Tale nuova aliquota sarà applicata dal 1 gennaio 2012. E’ proprio questo il punto che genera maggiore incertezza: come saranno tassati interessi e capital gain a cavallo dei due anni? Vediamo i diversi casi previsti dalla legge stessa.

Tassazione conti deposito e PcT

Il comma 9 dell’articolo due della Manovra recita:
“La misura dell'aliquota di cui al comma 6 si applica agli interessi, ai premi e ad ogni altro provento di cui all'articolo 44 del decreto del Presidente della Repubblica 22 dicembre 1986, n. 917, divenuti esigibili e ai redditi diversi realizzati a decorrere dal 1° gennaio 2012.”

Il termine esigibile  sembra lasciar poco spazio alle interpretazioni:  se gli interessi sono percepiti nel 2011 si applica la vecchia tassazione, se nel 2012 vale la  nuova aliquota.

Quindi se torniamo ai nostri conti deposito deduciamo che:
  • se abbiamo un vincolo che scade nel 2012 e l’interesse è posticipato l’aliquota sarà al 20% (es. se vincoliamo ora InMediolanum 3,75% o IwBank 6 mesi + 6 )
  • se il vincolo scade nel 2012 ma l’interesse è anticipatola tassa sarà al 27% (caso di Che Banca e Rendimax)
  • se il vincolo scade nel 2011: 27%
  • per i depositi liberi: 27% sino a fine anno.
In questo momento quindi sono paradossalmente sfavoriti i prodotti che danno interessi anticipati.

Per i Pronti contro termine:
  • se scade nel 2012 tassazione al 20%
  • se scade nel 2011 al 12,5%

Quattro casi particolari

Quanto riportato nel comma 9 è la regola generale, il Decreto poi precisa per alcune casistiche e strumenti finanziari metodologie diverse nel calcolo della nuova aliquota di imposta.

Dividendi azionari

Comma 10: “Per i dividendi e proventi ad essi assimilati la misurad ell'aliquota di cui al comma 6 si applica a quelli percepiti dal 1° gennaio 2012”. 
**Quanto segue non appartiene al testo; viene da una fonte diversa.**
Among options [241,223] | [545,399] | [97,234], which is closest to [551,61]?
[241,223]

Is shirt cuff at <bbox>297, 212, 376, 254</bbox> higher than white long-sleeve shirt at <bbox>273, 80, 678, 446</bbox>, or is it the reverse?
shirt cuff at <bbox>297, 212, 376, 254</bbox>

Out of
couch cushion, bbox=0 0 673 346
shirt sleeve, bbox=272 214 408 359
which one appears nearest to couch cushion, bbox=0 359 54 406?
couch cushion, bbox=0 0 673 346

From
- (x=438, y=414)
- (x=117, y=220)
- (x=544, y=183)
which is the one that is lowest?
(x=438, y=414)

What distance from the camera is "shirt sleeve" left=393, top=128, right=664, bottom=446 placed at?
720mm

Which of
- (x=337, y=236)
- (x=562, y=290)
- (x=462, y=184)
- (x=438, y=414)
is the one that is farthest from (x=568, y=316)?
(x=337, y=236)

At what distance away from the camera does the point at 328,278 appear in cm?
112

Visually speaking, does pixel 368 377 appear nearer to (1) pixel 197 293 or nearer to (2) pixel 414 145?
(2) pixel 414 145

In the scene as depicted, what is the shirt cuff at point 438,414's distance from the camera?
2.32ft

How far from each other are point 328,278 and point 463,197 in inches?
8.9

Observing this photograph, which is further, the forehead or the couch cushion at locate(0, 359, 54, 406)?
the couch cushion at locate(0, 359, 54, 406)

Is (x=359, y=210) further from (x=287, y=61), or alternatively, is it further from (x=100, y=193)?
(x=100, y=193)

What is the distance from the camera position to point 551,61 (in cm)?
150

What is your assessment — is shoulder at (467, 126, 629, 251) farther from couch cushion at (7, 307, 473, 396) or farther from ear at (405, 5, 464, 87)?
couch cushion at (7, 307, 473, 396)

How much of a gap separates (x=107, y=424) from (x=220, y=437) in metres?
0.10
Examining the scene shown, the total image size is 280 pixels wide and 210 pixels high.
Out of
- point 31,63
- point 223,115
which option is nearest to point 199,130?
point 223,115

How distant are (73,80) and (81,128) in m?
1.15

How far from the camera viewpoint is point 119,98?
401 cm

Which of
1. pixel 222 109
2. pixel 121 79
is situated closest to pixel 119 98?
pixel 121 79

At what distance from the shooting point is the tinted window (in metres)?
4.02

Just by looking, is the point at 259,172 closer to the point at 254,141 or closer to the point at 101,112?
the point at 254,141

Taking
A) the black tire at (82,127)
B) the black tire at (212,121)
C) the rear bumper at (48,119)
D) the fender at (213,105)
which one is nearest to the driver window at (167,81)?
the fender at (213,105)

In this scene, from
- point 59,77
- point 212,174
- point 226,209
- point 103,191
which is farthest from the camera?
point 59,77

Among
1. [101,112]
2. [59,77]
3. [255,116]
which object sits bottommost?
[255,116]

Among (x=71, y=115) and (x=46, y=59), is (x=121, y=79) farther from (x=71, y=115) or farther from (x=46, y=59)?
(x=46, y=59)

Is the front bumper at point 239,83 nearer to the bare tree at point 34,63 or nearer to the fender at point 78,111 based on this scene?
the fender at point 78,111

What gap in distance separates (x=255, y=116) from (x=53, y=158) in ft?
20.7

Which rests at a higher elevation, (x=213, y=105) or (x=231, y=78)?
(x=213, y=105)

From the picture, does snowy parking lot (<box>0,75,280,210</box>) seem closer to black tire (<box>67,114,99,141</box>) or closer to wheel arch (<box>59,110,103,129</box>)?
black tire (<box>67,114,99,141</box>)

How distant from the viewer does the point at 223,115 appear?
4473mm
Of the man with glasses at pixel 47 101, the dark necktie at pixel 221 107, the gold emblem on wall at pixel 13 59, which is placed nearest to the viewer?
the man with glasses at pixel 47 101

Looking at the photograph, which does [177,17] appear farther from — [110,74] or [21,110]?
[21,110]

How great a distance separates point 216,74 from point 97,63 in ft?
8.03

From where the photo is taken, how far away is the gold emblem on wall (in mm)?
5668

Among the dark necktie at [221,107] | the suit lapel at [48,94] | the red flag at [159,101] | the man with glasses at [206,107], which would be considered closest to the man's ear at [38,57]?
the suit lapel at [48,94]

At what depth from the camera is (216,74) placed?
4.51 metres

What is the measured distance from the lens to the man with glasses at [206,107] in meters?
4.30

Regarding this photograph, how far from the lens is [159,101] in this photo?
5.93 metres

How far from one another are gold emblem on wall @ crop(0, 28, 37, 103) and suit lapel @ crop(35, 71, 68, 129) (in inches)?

Anche in questo caso c’è poco da interpretare: conta il momento in cui sono percepiti, vale a dire che i dividendi pagati nel 2012, anche se fanno riferimento a utili societari del 2011, subiranno l’aliquota del 20%.

Obbligazioni

Comma 11: “Per le obbligazioni e i titoli similari di cui all'articolo 2, comma 1, del decreto legislativo 1° aprile 1996, n. 239, la misura dell'aliquota di cui al comma 6 si applica agli interessi, ai premi e ad ogni altro provento di cui all'articolo 44 del decreto del Presidente della Repubblica 22 dicembre 1986, n. 917 maturati a partire dal 1° gennaio 2012”.

Il termine “maturati” sembra in questo caso indicare che si spezzerà in due parti il rendimento. Per esempio, cedola semestrale di un’obbligazione bancaria che scade e viene incassata il 28 febbraio 2011: si pagherà per 4 mesi il 12,5%, per gli ultimi 2 mesi il 20%.
Questa soluzione appare ovvia considerando che altrimenti i detentori di obbligazioni venderebbero a fine anno i titoli percependo il rateo interesse al netto della vecchia aliquota.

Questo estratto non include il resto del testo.